▶ EXTRACT TO READ
..........
Professionalizing the Indian political scene? 

 WAPO story on parliamentary bill in India to raise salaries of members, a contentious subject anywhere in the world but more so in India, due to the Gandhi ideal.

Politicians have an image problem in the world's largest democracy. They are blamed for everything -- airline crashes, poverty, terrorism, hunger, cricket scandals. They are lampooned in movies, stand-up comic routines and street plays. In opinion polls, they often rank lowest as youth icons and highest as those viewed most corrupt.

Many Indians cling to the image of a frugal and bare-chested Mahatma Gandhi as the epitome of a politician, even as the burgeoning middle class experiences new wealth and conspicuous consumption.

So when a committee of federal lawmakers submitted a proposal last month seeking a fivefold pay increase, people were shocked. They bashed the idea in tweets, around the dinner table and on TV. Some even praised the British, whose members of Parliament recently decided to trim their salaries in these uncertain economic times.

Indian lawmakers currently take home about $372 a month, an amount most say is embarrassingly low. If the raise goes through, they would make about $1,860 a month -- a little less than the average IT graduate makes fresh out of college in the big city.
..........
Stored data:
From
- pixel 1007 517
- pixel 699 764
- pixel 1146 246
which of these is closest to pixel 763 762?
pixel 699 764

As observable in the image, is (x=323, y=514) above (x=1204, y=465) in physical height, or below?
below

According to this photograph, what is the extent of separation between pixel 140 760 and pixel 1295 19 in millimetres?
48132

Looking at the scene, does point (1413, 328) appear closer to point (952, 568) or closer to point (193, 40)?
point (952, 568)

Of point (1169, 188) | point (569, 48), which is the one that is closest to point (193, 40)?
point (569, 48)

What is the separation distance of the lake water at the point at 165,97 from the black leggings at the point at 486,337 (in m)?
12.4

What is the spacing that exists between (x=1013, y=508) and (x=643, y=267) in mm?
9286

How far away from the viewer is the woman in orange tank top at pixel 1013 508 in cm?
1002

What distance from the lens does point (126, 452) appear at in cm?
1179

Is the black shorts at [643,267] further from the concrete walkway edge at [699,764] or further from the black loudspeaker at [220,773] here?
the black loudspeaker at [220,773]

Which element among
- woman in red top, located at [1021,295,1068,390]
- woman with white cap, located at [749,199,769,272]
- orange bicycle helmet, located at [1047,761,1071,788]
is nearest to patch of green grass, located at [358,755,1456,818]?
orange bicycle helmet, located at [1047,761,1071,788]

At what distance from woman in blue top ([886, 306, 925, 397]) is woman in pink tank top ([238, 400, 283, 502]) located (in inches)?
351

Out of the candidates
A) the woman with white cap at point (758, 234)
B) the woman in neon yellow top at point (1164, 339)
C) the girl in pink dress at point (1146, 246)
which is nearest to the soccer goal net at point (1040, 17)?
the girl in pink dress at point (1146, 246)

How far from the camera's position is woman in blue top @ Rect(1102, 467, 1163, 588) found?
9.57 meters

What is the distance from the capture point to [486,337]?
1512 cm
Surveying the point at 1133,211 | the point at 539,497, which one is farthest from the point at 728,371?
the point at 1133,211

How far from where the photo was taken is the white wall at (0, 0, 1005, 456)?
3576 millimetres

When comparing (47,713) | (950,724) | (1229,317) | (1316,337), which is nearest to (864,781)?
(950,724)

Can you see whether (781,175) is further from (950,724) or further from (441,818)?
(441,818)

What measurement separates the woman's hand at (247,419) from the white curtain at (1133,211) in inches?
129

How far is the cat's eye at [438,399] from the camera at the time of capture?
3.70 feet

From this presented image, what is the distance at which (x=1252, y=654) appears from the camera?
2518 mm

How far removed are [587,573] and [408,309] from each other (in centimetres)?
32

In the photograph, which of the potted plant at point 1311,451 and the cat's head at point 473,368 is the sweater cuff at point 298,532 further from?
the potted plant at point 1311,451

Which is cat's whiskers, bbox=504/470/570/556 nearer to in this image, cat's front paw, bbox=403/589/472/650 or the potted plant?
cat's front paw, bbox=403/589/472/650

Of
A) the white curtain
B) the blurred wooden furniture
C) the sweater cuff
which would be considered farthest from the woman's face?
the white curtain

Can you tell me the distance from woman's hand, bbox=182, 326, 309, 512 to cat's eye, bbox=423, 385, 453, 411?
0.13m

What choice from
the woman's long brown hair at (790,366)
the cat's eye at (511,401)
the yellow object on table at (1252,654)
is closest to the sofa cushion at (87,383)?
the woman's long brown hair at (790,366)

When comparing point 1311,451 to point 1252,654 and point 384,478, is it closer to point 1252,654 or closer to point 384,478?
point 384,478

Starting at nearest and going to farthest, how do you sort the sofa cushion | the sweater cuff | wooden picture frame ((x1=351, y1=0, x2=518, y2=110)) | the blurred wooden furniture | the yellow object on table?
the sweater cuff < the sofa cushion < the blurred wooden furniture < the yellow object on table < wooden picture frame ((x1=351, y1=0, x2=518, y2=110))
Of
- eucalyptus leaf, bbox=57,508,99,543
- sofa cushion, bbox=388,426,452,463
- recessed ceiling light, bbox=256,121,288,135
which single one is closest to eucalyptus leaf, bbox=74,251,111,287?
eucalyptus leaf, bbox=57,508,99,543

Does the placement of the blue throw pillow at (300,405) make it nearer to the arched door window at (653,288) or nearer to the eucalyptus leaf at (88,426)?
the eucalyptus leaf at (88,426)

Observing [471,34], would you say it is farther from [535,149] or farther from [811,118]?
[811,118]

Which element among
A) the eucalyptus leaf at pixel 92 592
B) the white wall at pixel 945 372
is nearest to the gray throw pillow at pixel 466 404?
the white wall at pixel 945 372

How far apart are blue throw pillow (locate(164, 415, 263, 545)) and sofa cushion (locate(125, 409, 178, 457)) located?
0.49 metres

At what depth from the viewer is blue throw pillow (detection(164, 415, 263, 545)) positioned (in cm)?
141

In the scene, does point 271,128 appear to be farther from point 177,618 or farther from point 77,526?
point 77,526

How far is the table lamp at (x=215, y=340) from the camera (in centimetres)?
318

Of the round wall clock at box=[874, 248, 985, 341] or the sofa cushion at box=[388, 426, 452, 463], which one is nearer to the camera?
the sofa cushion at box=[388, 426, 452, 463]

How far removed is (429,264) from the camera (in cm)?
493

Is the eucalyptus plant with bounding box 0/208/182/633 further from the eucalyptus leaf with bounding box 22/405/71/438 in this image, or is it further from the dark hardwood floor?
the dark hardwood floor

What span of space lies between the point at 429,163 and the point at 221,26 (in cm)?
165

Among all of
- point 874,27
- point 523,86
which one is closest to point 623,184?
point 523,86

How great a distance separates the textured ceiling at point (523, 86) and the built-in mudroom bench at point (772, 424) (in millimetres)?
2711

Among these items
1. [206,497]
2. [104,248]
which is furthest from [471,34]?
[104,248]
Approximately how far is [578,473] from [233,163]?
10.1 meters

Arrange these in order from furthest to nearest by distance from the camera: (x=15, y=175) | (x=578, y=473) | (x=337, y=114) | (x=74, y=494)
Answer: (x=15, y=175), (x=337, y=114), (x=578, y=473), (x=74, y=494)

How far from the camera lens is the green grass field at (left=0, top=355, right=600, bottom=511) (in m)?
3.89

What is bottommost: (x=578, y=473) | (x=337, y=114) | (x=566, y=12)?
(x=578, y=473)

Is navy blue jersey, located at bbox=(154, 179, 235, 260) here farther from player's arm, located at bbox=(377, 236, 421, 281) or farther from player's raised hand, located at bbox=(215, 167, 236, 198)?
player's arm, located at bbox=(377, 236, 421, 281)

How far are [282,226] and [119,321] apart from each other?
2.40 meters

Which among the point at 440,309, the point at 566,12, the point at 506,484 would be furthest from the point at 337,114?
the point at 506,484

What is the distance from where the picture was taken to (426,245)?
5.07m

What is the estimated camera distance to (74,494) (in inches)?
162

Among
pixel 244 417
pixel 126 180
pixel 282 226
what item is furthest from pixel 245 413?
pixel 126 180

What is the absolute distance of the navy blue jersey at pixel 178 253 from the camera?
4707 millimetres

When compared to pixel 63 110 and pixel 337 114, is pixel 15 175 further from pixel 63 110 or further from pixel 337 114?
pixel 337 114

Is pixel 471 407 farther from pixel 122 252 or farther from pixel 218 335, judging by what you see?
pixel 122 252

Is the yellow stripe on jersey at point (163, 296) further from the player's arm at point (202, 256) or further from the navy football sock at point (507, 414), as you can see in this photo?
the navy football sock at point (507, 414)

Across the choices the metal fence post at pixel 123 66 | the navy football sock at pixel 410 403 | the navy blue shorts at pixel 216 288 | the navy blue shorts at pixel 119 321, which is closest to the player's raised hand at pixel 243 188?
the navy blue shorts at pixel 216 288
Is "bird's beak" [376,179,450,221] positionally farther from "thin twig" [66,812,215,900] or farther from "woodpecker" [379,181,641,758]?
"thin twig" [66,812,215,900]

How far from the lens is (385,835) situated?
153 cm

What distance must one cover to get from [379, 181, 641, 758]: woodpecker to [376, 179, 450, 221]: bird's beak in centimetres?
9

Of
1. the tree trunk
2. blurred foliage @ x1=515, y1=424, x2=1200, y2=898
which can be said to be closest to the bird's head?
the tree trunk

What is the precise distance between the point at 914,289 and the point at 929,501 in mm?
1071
..........
▶ REQUIRED WORK
A - According to the excerpt on Indian lawmakers' pay, how much do Indian lawmakers currently take home each month?
B - From the excerpt on Indian lawmakers' pay, set down the part that opens with the words containing "Politicians have an" and closes with "viewed most corrupt.".
The entries stand apart from the excerpt on Indian lawmakers' pay and are separate material.

▶ SET OF ANSWERS
A - About $372 a month.

B -
Politicians have an image problem in the world's largest democracy. They are blamed for everything -- airline crashes, poverty, terrorism, hunger, cricket scandals. They are lampooned in movies, stand-up comic routines and street plays. In opinion polls, they often rank lowest as youth icons and highest as those viewed most corrupt.